The comments of Half Yours co-trainer Tony McEvoy in the stewards’ report were particularly telling. McEvoy noted that Royal Supremacy had been afforded an uncontested lead and was able to dictate the race without significant pressure through the middle stages, adding that this was a contributing factor in the beaten favourite being unable to make sufficient ground in the straight.
It was a measured assessment, but one that aligned with what many punters were thinking as they watched the race unfold.
Jamie Melham was questioned by stewards regarding whether she had opportunities to improve earlier aboard Half Yours and explained that she was mindful of the Heavy 9 conditions and reluctant to expose the gelding too far from home.
The broader issue, however, extends well beyond the ride on Half Yours.
The other seven beaten jockeys also had opportunities at various stages to alter the complexion of the race. Whether it was moving earlier, improving around the field or simply applying some pressure to the leader, there were numerous chances for somebody to force Zahra into making a decision.
That is what makes the stewards’ report somewhat unsatisfying. Melham’s ride was examined because she partnered the beaten favourite, but the bigger story wasn’t any one ride. It was the collective failure of the chasing pack to react to a race shape that appeared increasingly untenable.
This was not a Maiden at a country meeting. This was a $1.2 million Group 2 featuring some of the best jockeys in Australia. Collectively, they allowed one of their peers to dictate a brutally slow tempo and establish a winning break without ever having to defend his position.
Of course, there may have been perfectly valid reasons for the decisions made behind the leader. Riders may have felt their mounts were not travelling strongly enough to improve, they may have been wary of the testing conditions, or they may simply have expected Royal Supremacy to come back to them.
The problem is that the data suggests the opposite occurred.
The race increasingly resembled a contest in which the mathematics no longer worked for those behind the leader. Royal Supremacy had secured a substantial advantage, was controlling the tempo and was doing so without being placed under any significant pressure. Yet the response from the chasing pack never came.
The sectionals only reinforce that conclusion. Half Yours recorded the fastest final 400 metres of the entire meeting, stopping the clock in 22.19 seconds despite contesting the second-longest race on the card. Think about that for a moment. A horse running in a 2200-metre Group race on a Heavy 9 track produced the best closing split of the entire day.
What more could he realistically have done from where he was at the top of the straight?

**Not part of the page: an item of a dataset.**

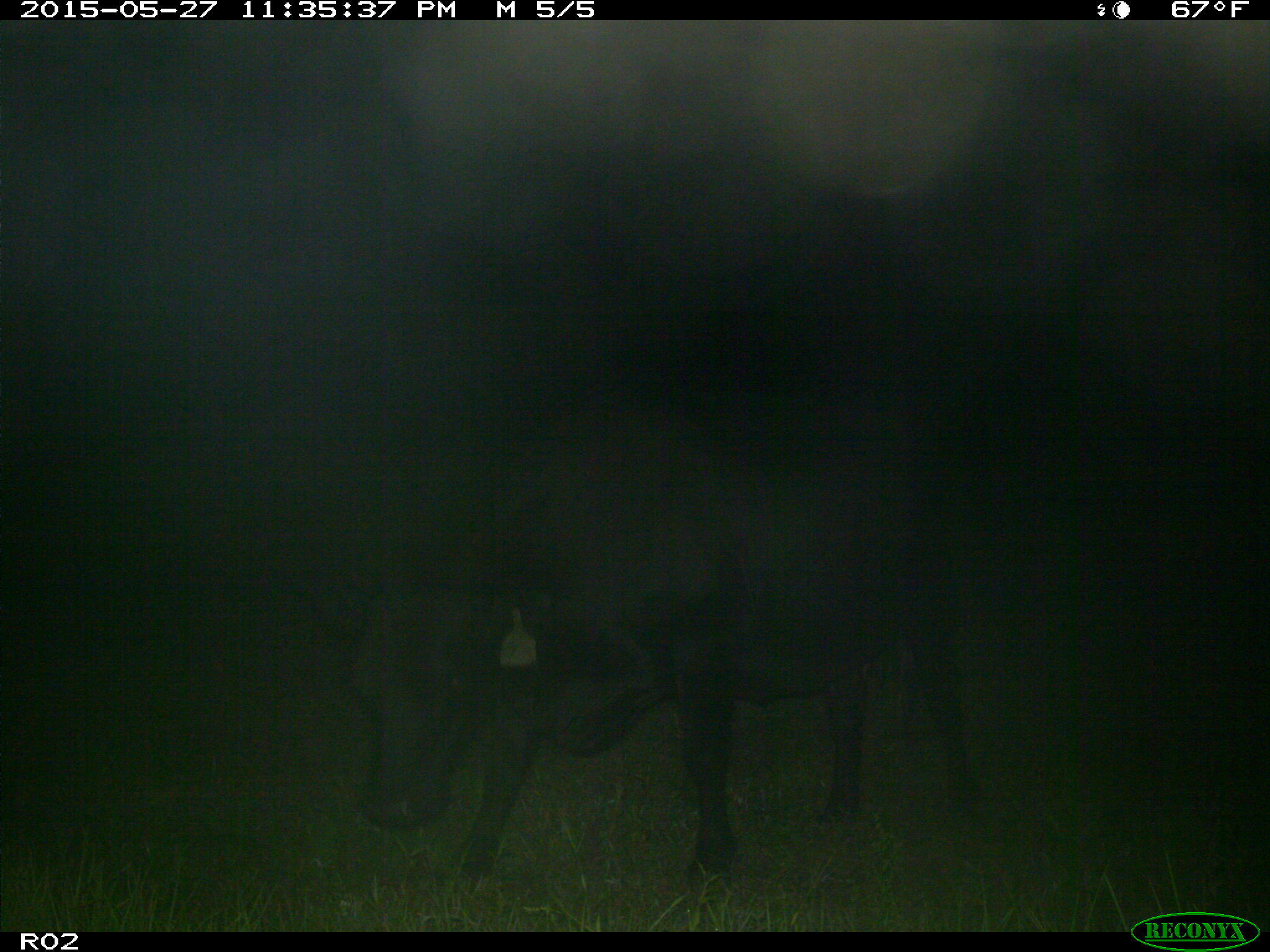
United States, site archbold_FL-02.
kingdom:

When a horse can unleash the fastest final 400 metres of the meeting and still never look like getting to the winner, it becomes difficult to argue the race was decided by superior finishing speed. The shape of the race had already done much of the damage.
Perhaps there were reasons. Perhaps riders believed the conditions would punish any horse attempting a sustained mid-race move. Perhaps they felt Royal Supremacy would come back to them naturally. Perhaps their own mounts simply weren’t travelling well enough to improve.
Whatever the explanation, the outcome was undeniable.
A $1.2 million Group 2 was run almost entirely on the leader’s terms, and one of Australia’s premier jockeys was allowed to dictate proceedings exactly as he pleased.
Royal Supremacy deserved the victory and Zahra deserves every accolade that comes with it.
The uncomfortable reality for the beaten brigade is that, from the outside looking in, the race appeared to be over long before the field straightened. The data suggests that may not be far from the truth.